Passage shown:
+-------+
After the shootings in Charleston, the Republican right showed it was finally ready to reject the old symbols of the Confederacy.

On 27 June, an African-American activist named Bree Newsome woke up before dawn, put on her climbing equipment and scaled a 30-foot flagpole on the lawn of State House in Columbia, South Carolina. She then removed the Confederate battle flag that flew from it. “We can’t wait any longer,” she explained later in an online statement. “It’s time for a new chapter where we are sincere about dismantling white supremacy.”

After she was led away in handcuffs, the flag was raised again.

Newsome’s protest reflected a growing impatience within America’s black community and anger about liberal inaction. Political rallies by the Democratic presidential contenders Hillary Clinton and Bernie Sanders have been disrupted by the Black Lives Matter campaign against violence committed on young African Americans and the cultural and legal biases that justify it. While promoting his book on race in the US, the writer Ta-Nehisi Coates argued that, to African Americans, the battle flag represents a lingering attempt “to bury the fact that half this country thought it was a good idea to raise an empire rooted in slavery”.

Yet, on this matter, to everyone’s surprise, the black civil rights movement and many southern Republicans have proved to be of one mind. On 9 July the House of Representatives in South Carolina voted to lower the battle flag for good. It stood, representatives said, for racism. It had to go.

The context of this agreement was a painful one. Ten days before Newsome’s act, a 21-year-old white man named Dylann Roof shot and killed nine black worshippers at the Emanuel African Methodist Episcopal Church in Charleston, South Carolina. According to his room-mate, he wanted to start a race war. The TV screens showed a photo of him holding a gun in one hand and a Confederate battle flag in the other.
+-------+
Dataset content:
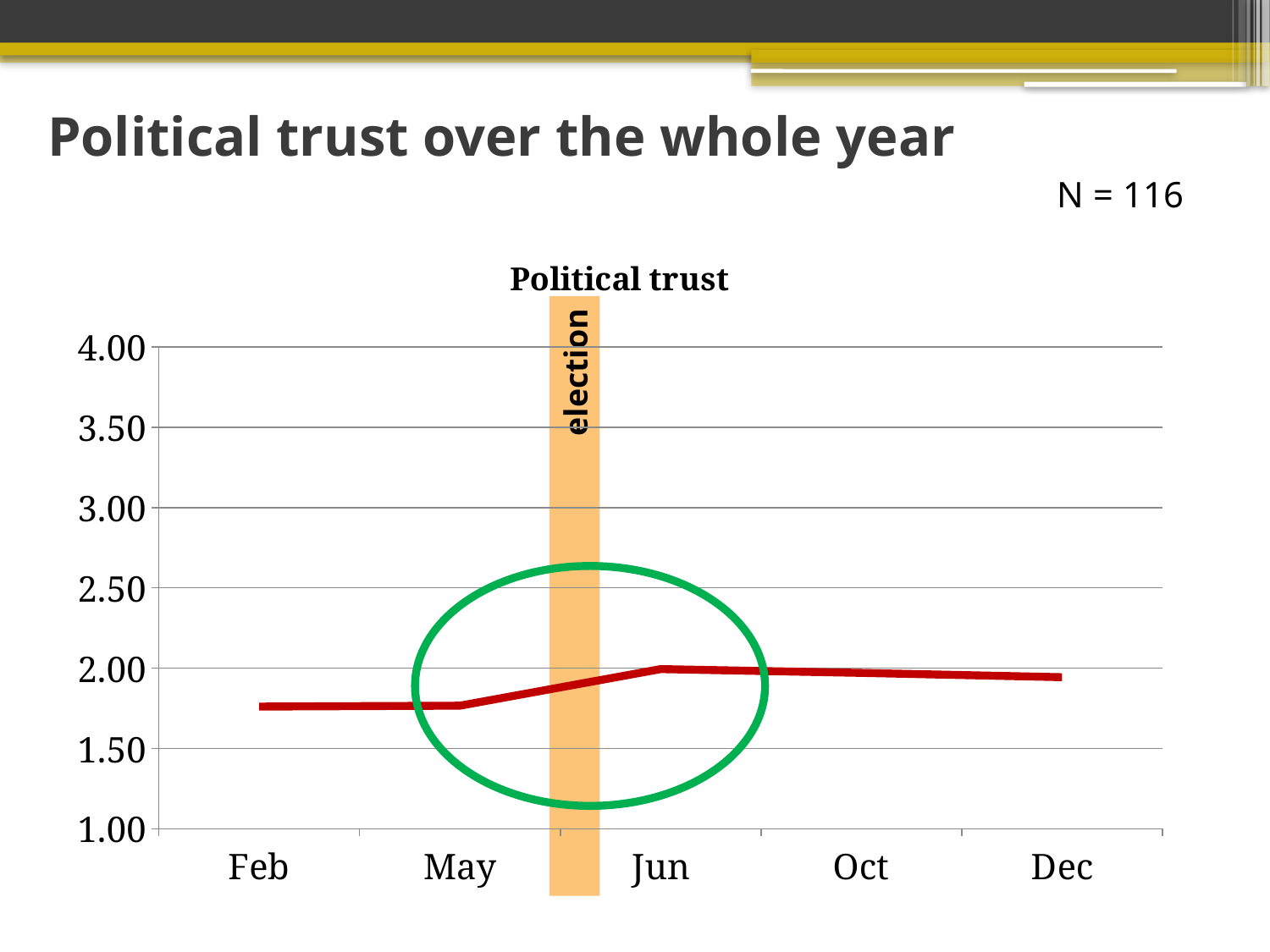
Is the value for Feb greater or less than 1.50? greater Is the value for May greater or less than 2.00? less Which is larger, the value for Jun or the value for Feb? Jun What kind of chart is shown on the slide? line chart Does political trust rise or fall between May and Jun? rise What label is written on the shaded vertical band between May and Jun? election Is the value for Dec greater or less than 1.50? greater What is the title of the chart? Political trust Which is larger, the value for Dec or the value for May? Dec How many months are plotted along the x axis of the Political trust chart? 5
+-------+
Your tasks:
1 – Answer these questions from the passage on the Confederate flag:
(a) How tall was the flagpole that Bree Newsome climbed?
(b) On what date did the South Carolina House of Representatives vote to lower the battle flag for good?
(c) How many black worshippers did Dylann Roof kill?
2 – According to the passage on the Confederate flag, what reason did South Carolina representatives give for lowering the battle flag?
The listing is not needed for this work.

Results in order:
1 –
(a) It was 30 feet tall.
(b) The vote took place on 9 July.
(c) He killed nine worshippers.

2 – The representatives said the battle flag stood for racism, so it had to go.